The Oil Conundrum
The lynchpin of the global economy, oil, has a tankful of contradictions.
Conundrum #1: A Free, unrestricted market is the presumed premise upon which globalization proceeds. Yet the largest cartel on the planet controls the pricing and production of oil, the most essential commodity for continued growth. Everything, from cars to cabbages, depends upon its adequate supply. If the free, market of globalization is to proceed as planned, how can it succeed if a cartel controls the single most important commodity for its continued success?
Additionally, no one seems to be clear as to why the price of oil continues its upward climb. If a cartel, through production quotas, cannot control the price, who or what does?

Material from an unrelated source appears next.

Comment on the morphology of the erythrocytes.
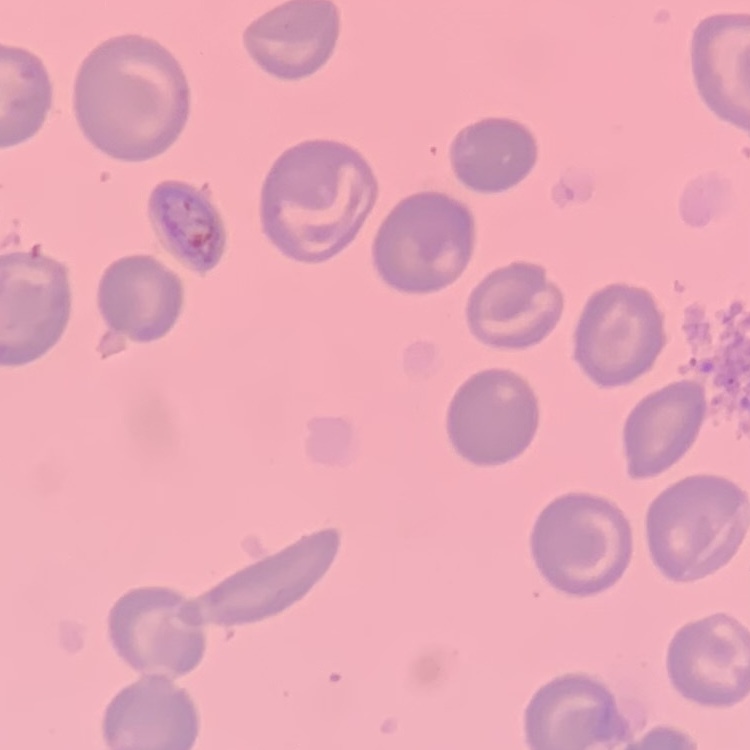

They show no rouleaux formation.

preparation: thin blood film
stain: Field's or Giemsa
image_type: square crop of a larger photomicrograph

In the past, the OPEC cartel seemed firmly in control of the price of oil. Proceeding on the assumption that this fact is still true, President Bush asked his friends at OPEC to raise production.
OPEC refused, admitting, for the first time, that it no longer controlled the price. Asserting there were no shortages, OPEC blamed both the falling dollar and speculators.
Conundrum # 2: If market speculators are driving the price, how are they doing it if there are no shortages as OPEC claims. Are we ready to toss in the economic towel and claim supply and demand are no longer operative?
Conundrum #3: If the falling dollar is driving the price, how can the price continue to reach all-time highs even after the price is adjusted for inflation?
Conundrum #4: If there are indeed shortages, where are they? Who is experiencing them? Aside from Nigeria, which has its own problems with local supplies, are there shortages anywhere? During the Iran hostage crises, gas stations were open sporadically. Sometimes they had gas; sometimes they did not. That is a shortage. While peak oilers can claim that for the last few years production has been flat, can they explain the rise in price as a function of supply and demand?
Is the price rising on the expectation that we are indeed approaching peak oil?
Unfortunately, even though many fields are in decline and even though discoveries are not coming on board as quickly as they once did and even though the world’s appetite for energy is increasing, we will never know when peak oil has arrived until after the fact.
It seems to me something has to give here.
Do we toss out the principle of supply and demand?
Do we toss out a well-functioning market place?
Are we approaching peak oil? Who knows it and how do they know it? Can these knowledgeable folk explain it in terms of supply and demand?